Our expert says:
Dunno. Aw, well, maybe I do. One can get tolerance to most sedative substances ( alcoholis a superb example of that) --- so that one looks for a higher dose to get the same effect as before. But this ought to be less so with a milder and short-acting drug like Stilnox. I wonder ( check my prevous dealings with this topic in the Archive ) whether you are doing everything possible on the other non-chemical aspects of sleep, which some folks call "Sleep Hygiene" ( which to me sounds too much like what the Schol Nurse might talk about ) --- e.g. taking care to run down one's engines towards sleeping time, avoiding stimulating movies, conversation, arguments ; exercising earlier in the day but not within 4 hours or so of one's sleep time.
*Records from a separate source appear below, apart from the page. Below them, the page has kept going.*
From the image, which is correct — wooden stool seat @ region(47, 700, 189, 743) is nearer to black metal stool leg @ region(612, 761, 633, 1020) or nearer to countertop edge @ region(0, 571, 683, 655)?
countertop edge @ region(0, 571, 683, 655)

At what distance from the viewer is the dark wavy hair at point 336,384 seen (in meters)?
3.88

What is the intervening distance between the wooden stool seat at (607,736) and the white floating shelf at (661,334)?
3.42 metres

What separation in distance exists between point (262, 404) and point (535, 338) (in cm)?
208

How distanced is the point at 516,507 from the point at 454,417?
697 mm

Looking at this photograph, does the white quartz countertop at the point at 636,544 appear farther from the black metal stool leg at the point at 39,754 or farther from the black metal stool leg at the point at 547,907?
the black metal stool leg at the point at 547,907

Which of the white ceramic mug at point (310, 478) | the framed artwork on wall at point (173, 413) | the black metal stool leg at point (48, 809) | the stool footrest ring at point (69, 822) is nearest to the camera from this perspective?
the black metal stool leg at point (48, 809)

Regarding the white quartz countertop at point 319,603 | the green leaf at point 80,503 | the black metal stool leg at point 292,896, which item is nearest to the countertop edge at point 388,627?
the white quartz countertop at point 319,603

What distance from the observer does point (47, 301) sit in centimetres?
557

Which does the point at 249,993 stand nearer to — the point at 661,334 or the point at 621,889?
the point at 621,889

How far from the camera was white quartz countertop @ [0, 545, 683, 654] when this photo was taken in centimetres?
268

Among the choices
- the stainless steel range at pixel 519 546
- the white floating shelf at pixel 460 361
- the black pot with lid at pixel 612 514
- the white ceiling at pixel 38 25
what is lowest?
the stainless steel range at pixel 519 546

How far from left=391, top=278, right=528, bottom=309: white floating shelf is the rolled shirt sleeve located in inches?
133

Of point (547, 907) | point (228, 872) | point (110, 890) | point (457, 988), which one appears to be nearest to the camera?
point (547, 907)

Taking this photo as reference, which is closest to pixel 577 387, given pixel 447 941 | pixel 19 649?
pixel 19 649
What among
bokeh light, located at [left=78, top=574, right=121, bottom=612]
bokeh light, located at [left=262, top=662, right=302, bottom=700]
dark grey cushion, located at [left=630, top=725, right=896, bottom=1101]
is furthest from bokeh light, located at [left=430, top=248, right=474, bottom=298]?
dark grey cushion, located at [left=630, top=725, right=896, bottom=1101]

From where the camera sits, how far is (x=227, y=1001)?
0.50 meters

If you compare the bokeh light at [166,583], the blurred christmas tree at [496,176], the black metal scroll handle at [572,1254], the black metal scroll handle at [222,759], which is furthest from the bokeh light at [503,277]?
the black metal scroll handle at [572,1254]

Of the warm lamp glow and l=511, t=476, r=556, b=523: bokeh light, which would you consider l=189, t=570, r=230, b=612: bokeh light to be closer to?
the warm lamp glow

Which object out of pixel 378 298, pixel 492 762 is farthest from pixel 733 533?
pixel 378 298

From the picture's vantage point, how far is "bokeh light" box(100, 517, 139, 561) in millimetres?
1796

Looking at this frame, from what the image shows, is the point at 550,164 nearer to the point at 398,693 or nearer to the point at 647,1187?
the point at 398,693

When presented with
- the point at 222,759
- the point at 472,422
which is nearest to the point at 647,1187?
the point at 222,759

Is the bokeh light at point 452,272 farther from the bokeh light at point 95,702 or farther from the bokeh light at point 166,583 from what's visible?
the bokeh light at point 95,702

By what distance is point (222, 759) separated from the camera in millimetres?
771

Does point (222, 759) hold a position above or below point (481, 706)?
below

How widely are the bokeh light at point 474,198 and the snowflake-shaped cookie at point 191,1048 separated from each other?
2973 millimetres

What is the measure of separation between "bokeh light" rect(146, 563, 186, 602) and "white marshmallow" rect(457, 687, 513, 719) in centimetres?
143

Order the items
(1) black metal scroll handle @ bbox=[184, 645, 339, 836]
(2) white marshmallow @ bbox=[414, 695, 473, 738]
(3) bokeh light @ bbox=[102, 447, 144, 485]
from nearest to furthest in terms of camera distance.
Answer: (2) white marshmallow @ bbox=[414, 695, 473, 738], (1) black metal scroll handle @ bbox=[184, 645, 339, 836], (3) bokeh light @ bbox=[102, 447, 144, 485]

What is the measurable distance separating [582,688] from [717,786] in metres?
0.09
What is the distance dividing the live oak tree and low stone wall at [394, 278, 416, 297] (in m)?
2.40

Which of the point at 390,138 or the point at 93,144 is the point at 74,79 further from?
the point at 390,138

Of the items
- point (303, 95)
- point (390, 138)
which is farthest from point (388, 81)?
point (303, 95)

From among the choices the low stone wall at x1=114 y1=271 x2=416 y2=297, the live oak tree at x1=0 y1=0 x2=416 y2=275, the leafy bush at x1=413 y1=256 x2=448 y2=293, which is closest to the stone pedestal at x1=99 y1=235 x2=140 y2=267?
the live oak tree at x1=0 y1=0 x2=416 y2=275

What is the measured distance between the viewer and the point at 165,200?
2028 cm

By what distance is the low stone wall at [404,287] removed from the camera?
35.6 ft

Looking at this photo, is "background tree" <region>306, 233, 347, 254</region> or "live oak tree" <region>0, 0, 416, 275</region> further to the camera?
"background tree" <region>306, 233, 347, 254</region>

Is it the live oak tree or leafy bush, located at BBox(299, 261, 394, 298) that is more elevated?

Avoiding chemical stimulants. Reading a great dull book ( heavy Russian novelists convince me they never needed Stilnox ) ; and keeping the bed just for sleep --- if you haven't fallen asleep in 10 minutes, get up, sit in the lounge, have a warm milky drink ( which provides some sleep-useful chemicals ) , and return to bed when you feel drowsy.
Take lessons from a cat ( they're champion sleepers ). And when all else fails, maybe try the paradoxical method --- go to bed and try very hard to stay absolutely awake. If you notice you're feeling a bit drowsy and tired, try harder to stay awake. And when the urge to sleep gets overwhelming, give up, and let it overwhelm you.